Pemerintah Tidak Akan Kenakan Pajak Karbon Pada Knalpot Kendaraan
Pemerintah menegaskan knalpot kendaraan bermotor tidak menjadi objek pajak karbon meskipun ikut menyumbang emisi karbon dioksida (CO2).
Staf Khusus Menteri Keuangan Yustinus Prastowo membeberkan implementasi pajak karbon knalpot akan sangat sulit. Pasalnya, pajak karbon lebih mungkin dikenakan kepada sektor yang berperan di hulu, bukan di hilir seperti knalpot kendaraan.
"Ada karbondioksida, tapi lebih tepat atas emisi knalpot sudah dikenai Pendapatan Negara Bukan Pajak sejak 2016. Instrumen pungutannya berbeda dan hindari pemajakan berganda," kata dia dalam cuitannya di akun twitterya @prastow, Selasa (16/11).
Ia mengatakan persoalan emisi karbon dari kendaraan bukan berasal dari knalpotnya, melainkan pada pemakaian bahan bakar fosil. Adapun BBM fosil juga jadi perhatian dalam kebijakan pajak karbon. Tetapi pemerintah secara bertahap untuk memberlakukan pajak karbon kepada BBM fosil.
Yustinus juga menilai pemajakan terhadap kendaraan sebenarnya sudah kompolit.
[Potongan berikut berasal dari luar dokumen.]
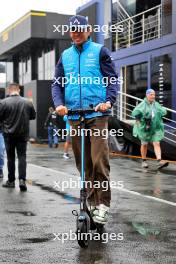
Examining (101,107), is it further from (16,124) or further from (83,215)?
(16,124)

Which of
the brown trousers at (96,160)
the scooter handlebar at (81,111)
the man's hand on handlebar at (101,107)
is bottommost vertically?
the brown trousers at (96,160)

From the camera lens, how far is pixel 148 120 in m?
12.2

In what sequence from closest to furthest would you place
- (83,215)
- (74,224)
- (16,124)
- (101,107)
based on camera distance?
(83,215)
(101,107)
(74,224)
(16,124)

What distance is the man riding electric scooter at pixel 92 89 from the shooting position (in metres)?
5.25

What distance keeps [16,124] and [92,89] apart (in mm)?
3660

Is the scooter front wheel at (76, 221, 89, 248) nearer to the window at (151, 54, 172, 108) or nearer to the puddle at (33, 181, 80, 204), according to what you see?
the puddle at (33, 181, 80, 204)

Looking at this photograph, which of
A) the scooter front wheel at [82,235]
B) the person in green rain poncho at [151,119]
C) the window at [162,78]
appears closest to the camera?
the scooter front wheel at [82,235]

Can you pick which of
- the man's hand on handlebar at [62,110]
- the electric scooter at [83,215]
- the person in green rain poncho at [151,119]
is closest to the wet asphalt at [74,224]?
the electric scooter at [83,215]

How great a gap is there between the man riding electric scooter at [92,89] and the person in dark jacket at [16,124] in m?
3.43

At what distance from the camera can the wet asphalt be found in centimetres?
457

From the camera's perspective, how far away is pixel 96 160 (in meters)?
5.27

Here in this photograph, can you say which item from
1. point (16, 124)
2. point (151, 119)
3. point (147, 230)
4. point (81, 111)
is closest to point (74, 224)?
point (147, 230)

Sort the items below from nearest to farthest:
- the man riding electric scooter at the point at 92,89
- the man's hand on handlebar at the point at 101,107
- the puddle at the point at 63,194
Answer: the man's hand on handlebar at the point at 101,107, the man riding electric scooter at the point at 92,89, the puddle at the point at 63,194

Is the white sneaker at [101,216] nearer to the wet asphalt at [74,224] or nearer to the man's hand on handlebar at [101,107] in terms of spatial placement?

Selain PNBP, kendaraan juga dikenakan Bea Balik Nama Kendaraan Bermotor (BBNKB) dan Pajak Kendaraan Bermotor (PKB).
Penjelasan Prastowo itu disampaikan setelah CEO Landscape Indonesia Agus Sari mempertanyakan alasan pemerintah tidak memajaki knalpot kendaraan meski sebenarnya ikut menyumbang emisi karbon. Landscape Indonesia merupakan organisasi lingkungan hidup dengan fokus pada inkubasi wirausahawan lingkungan dan sosial.
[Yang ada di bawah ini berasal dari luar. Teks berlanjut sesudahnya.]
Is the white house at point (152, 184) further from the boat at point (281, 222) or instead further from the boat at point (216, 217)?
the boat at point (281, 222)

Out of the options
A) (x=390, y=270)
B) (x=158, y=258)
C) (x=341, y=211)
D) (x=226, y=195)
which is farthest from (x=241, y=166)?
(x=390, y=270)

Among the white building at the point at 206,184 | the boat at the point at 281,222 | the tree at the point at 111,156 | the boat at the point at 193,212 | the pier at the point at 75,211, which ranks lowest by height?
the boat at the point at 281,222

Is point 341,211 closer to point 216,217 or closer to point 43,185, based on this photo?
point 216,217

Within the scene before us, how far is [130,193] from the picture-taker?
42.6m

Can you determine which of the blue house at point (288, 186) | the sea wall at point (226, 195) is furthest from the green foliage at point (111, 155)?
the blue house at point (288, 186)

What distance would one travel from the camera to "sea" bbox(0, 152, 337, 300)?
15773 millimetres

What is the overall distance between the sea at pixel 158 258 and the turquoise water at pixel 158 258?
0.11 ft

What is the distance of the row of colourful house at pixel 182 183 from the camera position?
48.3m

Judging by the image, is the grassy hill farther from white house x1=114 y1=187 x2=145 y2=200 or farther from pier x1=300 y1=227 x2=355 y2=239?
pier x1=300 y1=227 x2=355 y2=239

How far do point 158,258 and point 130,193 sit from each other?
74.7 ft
"PNBP itu belum memperhitungkan pembakaran BBM sebagai penghasil karbon dioksida penyumbang krisis iklim. Dengan pengetahuan, komitmen, dan kebijakan baru, bisa saja pajak karbon dikenakan, kan?," tulis Agus dalam akun twitter pribadinya @agussari.
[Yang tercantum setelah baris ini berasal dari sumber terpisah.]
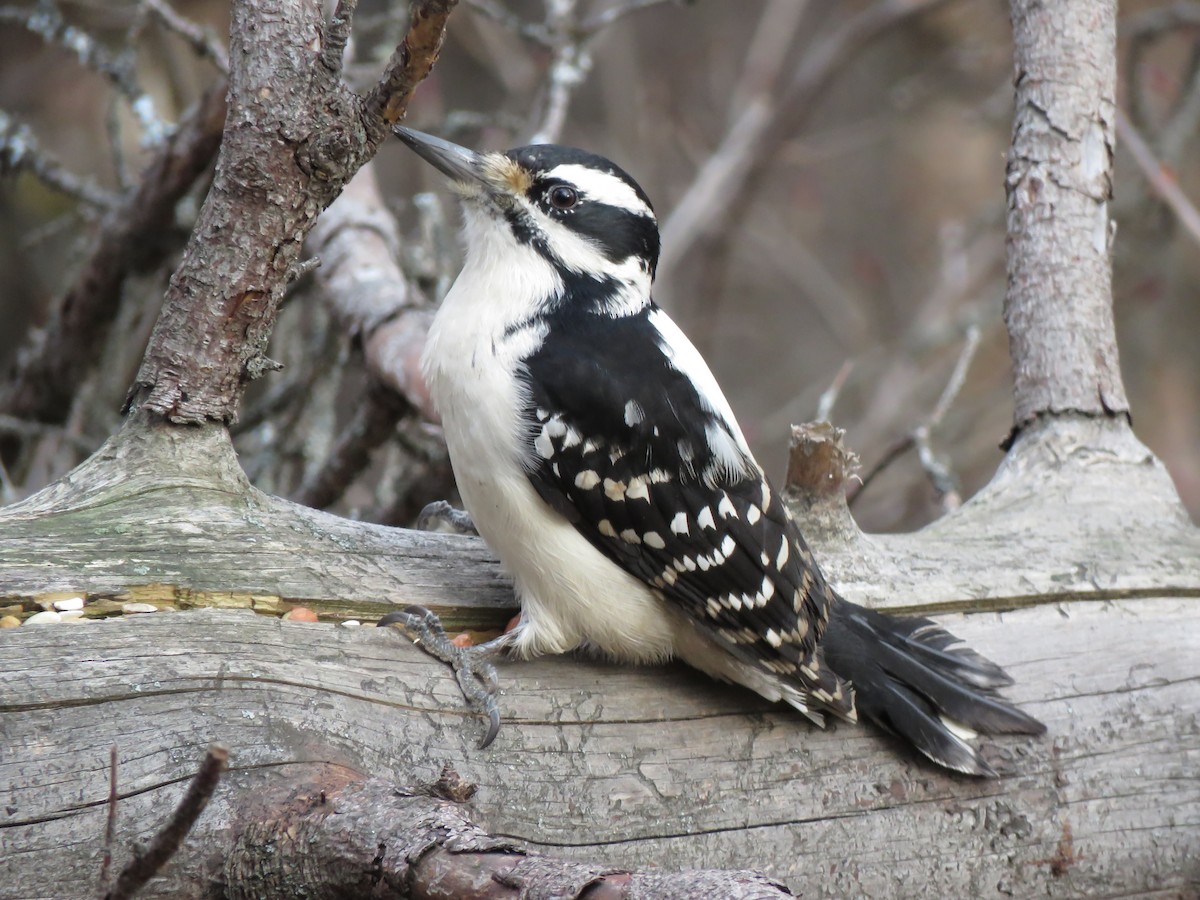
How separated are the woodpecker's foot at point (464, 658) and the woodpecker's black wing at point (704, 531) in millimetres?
353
Untuk diketahui, aturan pajak karbon masuk dalam Undang-Undang Harmonisasasi Peraturan Perpajakan (UU HPP) yang disahkan DPR RI awal bulan lalu. Pemerintah berencana mengimplementasikan pajak karbon mulai April tahun depan secara bertahap. Tahap awal akan diberlakukan bagi Pembangkit Listrik Tenaga Uap (PLTU) batu bara. Kemudian implementasi akan diperluas untuk sektor lainnya mulai tahun 2025.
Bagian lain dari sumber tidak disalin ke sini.